Gedrag van zorgafhankelijke cliënten wordt gemakkelijk als ‘probleemgedrag’ gezien. Dit doet onvoldoende recht aan hun situatie. Wat is de achtergrond van dit gedrag? Deze cliënten vinden soms niet de juiste woorden of durven zich niet uit te spreken als ze problemen hebben. Om toch de aandacht te krijgen die ze nodig hebben, uiten zij zich op een eigen, specifieke manier die dikwijls niet herkend wordt.
'Een belangrijke vraag, die wij moeten beantwoorden is: “Zijn wij door ons gedrag een van de oorzaken waardoor een cliënt signalen gaat, zelfs móet, uitzenden?” Het is natuurlijk vreemd dat, als wij een probleem hebben met het gedrag van een cliënt, dat hij dan ons probleem moet oplossen, hij moet stoppen het ons lastig te maken. Ik vind dat wij ons probleem zoveel mogelijk zelf moeten oplossen. Terwijl in de praktijk het volgende regelmatig voorkomt: “Ik heb een probleem met jouw gedrag en daarom wil ik dat jij mijn probleem oplost. Dus jij moet veranderen.” Anders gezegd: “Jij moet een ander, duidelijker signaal geven in plaats van mij tot last te zijn.” Daar komt bij dat als de betekenis niet duidelijk is, hoe kunnen we dan iemand goed helpen? Een cliënt, die in zijn dossier beschreven staat als problematisch, schopt bij het minste of geringste tegen alles wat hem voor de voeten komt. Wij noemen dit schoppen ‘probleemgedrag’. Wat is ons probleem hiermee? Wij vinden het niet goed dat hij zich zo gedraagt omdat hij daarmee mogelijk spullen vernielt. We willen dat hij ophoudt met schoppen. Stopt hij met dit ‘probleemgedrag’ dan zijn wij tevreden. Als we dit schoppen gaan zien als een signaal, waarmee deze cliënt ons iets duidelijk wil maken, zullen we moeite moeten doen hem te begrijpen. Hierdoor veroordelen we dit gedag niet meer, maar zien dit als zijn manier. Indien we de betekenis hiervan kunnen duiden, kunnen we hem ook helpen. Anders gezegd: het is maar goed dat hij schopt!'
Geert Bettinger, trainer en coach, geeft aan de hand van casussen inzicht in de processen die ten grondslag liggen aan het ‘probleemgedrag’. Hij noemt dit consequent signaalgedrag.
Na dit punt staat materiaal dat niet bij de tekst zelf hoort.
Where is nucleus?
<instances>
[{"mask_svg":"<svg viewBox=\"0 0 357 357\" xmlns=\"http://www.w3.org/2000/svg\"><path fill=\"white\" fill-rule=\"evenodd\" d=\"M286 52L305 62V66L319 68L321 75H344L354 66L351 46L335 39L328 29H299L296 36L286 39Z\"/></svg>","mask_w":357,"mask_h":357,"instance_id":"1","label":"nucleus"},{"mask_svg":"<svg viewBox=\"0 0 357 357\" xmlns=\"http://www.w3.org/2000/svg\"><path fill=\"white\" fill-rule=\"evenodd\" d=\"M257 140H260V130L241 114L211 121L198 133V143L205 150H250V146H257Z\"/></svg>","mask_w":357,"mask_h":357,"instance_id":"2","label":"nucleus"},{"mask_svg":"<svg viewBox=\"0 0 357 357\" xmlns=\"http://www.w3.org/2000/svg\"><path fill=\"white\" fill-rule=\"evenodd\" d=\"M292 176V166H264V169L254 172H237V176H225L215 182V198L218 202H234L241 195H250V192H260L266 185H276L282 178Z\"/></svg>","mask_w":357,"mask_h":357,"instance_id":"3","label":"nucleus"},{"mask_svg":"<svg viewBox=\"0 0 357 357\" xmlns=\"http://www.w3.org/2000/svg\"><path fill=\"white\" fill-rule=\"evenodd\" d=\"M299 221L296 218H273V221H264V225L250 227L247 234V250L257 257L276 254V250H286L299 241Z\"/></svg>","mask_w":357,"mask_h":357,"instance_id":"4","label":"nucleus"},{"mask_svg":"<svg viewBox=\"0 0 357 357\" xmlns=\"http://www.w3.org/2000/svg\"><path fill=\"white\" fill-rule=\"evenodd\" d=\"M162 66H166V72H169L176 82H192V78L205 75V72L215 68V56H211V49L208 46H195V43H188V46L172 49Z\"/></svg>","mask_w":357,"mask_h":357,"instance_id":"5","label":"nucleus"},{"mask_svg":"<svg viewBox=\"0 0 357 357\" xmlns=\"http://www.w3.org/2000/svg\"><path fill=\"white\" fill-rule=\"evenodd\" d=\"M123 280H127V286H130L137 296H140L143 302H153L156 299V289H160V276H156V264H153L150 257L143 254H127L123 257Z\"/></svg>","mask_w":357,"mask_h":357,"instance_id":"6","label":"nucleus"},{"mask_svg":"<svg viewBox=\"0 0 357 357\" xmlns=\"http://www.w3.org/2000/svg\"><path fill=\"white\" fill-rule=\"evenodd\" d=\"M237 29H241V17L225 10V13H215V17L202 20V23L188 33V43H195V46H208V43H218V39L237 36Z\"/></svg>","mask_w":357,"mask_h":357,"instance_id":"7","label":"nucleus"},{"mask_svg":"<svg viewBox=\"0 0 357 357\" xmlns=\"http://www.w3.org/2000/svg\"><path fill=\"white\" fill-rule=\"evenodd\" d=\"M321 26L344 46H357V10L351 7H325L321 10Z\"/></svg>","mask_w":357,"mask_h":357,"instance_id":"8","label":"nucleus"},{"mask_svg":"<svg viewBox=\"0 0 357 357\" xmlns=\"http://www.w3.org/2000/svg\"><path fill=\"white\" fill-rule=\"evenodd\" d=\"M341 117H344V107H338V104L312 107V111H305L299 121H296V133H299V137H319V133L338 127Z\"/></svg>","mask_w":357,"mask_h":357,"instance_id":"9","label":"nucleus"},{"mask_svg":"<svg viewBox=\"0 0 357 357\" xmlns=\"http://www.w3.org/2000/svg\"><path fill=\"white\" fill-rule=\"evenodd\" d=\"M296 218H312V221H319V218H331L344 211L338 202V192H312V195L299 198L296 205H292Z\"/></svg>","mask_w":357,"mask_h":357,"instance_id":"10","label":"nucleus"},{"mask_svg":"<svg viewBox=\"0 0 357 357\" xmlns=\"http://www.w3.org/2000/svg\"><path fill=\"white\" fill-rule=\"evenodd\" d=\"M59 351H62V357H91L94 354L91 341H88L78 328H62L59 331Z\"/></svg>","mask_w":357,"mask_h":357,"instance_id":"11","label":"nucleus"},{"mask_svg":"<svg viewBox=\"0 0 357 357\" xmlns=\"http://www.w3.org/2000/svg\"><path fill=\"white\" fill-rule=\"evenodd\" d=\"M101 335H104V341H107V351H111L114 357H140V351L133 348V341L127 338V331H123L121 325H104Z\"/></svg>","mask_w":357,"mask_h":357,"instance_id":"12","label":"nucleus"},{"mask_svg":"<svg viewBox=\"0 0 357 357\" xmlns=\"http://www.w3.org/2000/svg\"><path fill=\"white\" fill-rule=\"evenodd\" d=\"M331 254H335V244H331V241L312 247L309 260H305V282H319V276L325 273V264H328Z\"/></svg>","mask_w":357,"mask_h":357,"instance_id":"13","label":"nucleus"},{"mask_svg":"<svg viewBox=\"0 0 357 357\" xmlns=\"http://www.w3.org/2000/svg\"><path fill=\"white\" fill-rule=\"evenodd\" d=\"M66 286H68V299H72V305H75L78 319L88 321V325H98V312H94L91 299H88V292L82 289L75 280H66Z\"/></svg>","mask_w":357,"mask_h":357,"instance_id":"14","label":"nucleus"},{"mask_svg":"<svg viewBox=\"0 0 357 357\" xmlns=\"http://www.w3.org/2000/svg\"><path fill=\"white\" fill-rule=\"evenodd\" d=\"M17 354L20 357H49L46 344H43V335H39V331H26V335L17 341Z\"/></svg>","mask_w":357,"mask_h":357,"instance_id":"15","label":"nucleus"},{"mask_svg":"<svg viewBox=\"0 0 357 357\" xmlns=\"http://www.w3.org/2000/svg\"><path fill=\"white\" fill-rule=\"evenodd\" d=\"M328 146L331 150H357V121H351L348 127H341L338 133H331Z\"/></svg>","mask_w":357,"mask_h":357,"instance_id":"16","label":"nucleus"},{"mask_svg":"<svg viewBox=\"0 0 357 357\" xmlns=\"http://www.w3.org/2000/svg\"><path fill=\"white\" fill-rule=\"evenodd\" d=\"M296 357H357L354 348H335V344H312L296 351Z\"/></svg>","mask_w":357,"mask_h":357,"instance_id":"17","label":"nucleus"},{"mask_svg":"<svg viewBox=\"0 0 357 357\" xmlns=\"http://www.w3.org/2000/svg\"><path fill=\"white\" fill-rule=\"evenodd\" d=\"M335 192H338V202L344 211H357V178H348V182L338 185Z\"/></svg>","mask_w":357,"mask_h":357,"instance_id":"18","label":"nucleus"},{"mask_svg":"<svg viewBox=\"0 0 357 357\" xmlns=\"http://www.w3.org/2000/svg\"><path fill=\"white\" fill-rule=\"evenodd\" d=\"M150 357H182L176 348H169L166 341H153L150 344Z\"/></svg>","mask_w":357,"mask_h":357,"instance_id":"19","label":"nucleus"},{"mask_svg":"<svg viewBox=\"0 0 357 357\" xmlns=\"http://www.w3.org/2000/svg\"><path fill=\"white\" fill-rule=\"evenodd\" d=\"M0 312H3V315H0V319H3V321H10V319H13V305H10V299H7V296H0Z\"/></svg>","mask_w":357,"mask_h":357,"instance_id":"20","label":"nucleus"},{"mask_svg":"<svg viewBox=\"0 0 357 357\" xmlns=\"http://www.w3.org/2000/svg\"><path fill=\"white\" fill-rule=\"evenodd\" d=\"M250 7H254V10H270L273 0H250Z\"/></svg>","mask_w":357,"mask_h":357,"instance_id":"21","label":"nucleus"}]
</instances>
Door middel van reflectievragen staat hij stil bij de beschreven problematiek en biedt daarmee begeleiders, verzorgenden, verpleegkundigen, mantelzorgers de mogelijkheid de signalen vanuit een ander perspectief te bekijken. Zijn visie biedt een houvast in de dagelijkse praktijk van de hulpverlening en bejegening van cliënten met ‘probleemgedrag’. Binnen de zorgopleidingen biedt het boek studenten waardevolle praktijkverhalen en docenten materiaal voor begeleide intervisie.